Словом, я взобрался на чердак, который привлекал меня ясно ощутимым своеобычным ароматом старины. А в моих чувствах и мыслях чердак этот был олицетворением Времени, сказочной таинственности и - в конечном счете - туманной реальности, где нынешний день был представлен лишь теплым хлебным духом, исходящим от зерна прошлогоднего урожая.

Зачастую у меня возникало явственное ощущение, будто та жизнь, что протекает внизу - в доме и окрест него, - таинственно приглушенная, продолжается тут, на чердаке, а связующим звеном служат дымоходы, совы и летучие мыши. Дымоходы возносят кверху людские голоса, радостные или горестные восклицания, гудение печей, а совы и летучие мыши, оживающие с наступлением сумерек, связывают дни с ночами.

Чердак источал аромат времени и легенд о былом, однако в его сонной атмосфере присутствовал и запах реальных, конкретных предметов, подобно тому, как старое вино бережно хранит в себе щемяще-сладостную память о плодородной земле, о винограднике, о спелой лозе, о благоухании лета и осени, о привычной красоте края и веселых песнях людей, собирающих урожай.

А уж чердаку было что хранить в памяти!

Дом этот когда-то в давности строили монахи, которые, сознавая бренность своего бытия, тем не менее стремились создать себе обитель прочную и устойчивую на долгие-долгие годы. Камень и кирпич, легшие в основу постройки, были скреплены тщательно замешанным известковым раствором, а балки с прочностью металла и гибкостью благородных пород дерева поддерживали крышу, под сводами которой в нерушимом покое могли доживать свой век и люди, и служащие им вещи.

Вдоль всего чердака был даже настлан пол, но не так, как в нашем более поздней постройки современном доме, где пыль на чердаке всегда стояла по щиколотку и достаточно было ребенку подпрыгнуть разок, чтобы весь дом заходил ходуном и с потолка посыпалась штукатурка.

Здесь пол, конечно же, был выложен кирпичом, приобретенным специально для этой цели: крупными квадратными кирпичными плитками; стоило его подмести и сбрызнуть водой - перед обмолотом нового урожая всегда производили такого рода уборку, - и он вполне мог сойти за плиточный пол любой церкви.

С тех пор мне не встречался такой кирпич, точнее, попался всего лишь раз, среди каменных обломков дворца короля Матяша в Вишеграде; по всей вероятности, там тоже этим кирпичом был выстлан чердачный пол, ведь в ту пору немало ценных вещей хранили именно на чердаке, и он теснее был связан с жизнью дома, чем в более поздние времена, когда эту связь окончательно уничтожило беспощадное Время.

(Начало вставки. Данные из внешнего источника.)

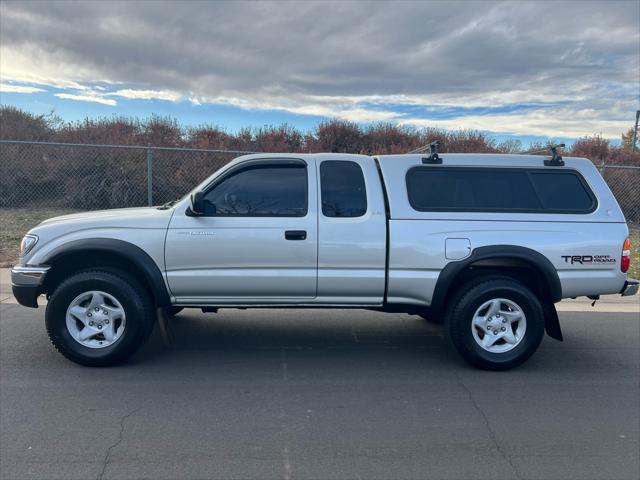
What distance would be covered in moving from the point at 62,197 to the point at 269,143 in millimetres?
6107

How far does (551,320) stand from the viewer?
205 inches

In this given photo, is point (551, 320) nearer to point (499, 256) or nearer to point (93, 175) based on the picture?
point (499, 256)

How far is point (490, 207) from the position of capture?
5.10 metres

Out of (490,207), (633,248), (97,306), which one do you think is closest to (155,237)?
(97,306)

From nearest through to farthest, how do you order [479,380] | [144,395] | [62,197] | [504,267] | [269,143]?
1. [144,395]
2. [479,380]
3. [504,267]
4. [62,197]
5. [269,143]

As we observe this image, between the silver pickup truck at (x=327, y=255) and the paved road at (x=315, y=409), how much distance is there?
1.58 feet

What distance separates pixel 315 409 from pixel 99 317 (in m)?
2.17

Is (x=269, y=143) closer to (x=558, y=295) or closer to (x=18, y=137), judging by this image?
(x=18, y=137)

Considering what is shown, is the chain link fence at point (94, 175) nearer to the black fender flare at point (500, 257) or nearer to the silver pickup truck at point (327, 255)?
the silver pickup truck at point (327, 255)

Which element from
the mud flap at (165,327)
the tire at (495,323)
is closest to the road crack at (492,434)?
the tire at (495,323)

Барбос проводил меня до самого чердачного хода, осторожно держа мою руку в зубах, а затем, степенно вильнув хвостом, дал понять, что наверх он сопровождать меня не собирается. Наш пес, по вине своих предков - с одной стороны сенбернаров, а по другой линии овчарок, - был обречен зимой и летом носить лохматую шубу, поэтому тропический климат чердачного помещения он считал для себя противопоказанным.

Пес подождал, пока я справился с огромным ключом, а затем побрел назад, к абрикосовому дереву, откуда хорошо просматривался весь двор и можно было держать под присмотром все проезжающие мимо повозки.

А я неспешно двинулся вверх по ступенькам из прочного дуба, теплым и неподатливым. Мне нравилось ощущать босыми подошвами эту тугую силу, которая способна была бы выдержать на себе тяжесть целого дома, и каждой клеточкой впитывать в себя тишину, которую немыслимо было нарушить, хоть скачи по этим ступенькам вверх-вниз. А тишина начиналась уже здесь, на лестнице, хотя ее несколько смущал свет, идущий чуть справа, из окошка в боковой стене. Этот свет был частицей внешнего мира, оживленный летний шум которого чуть смягчала проволочная сетка, вделанная в раму для защиты зерна от вездесущих воробьев.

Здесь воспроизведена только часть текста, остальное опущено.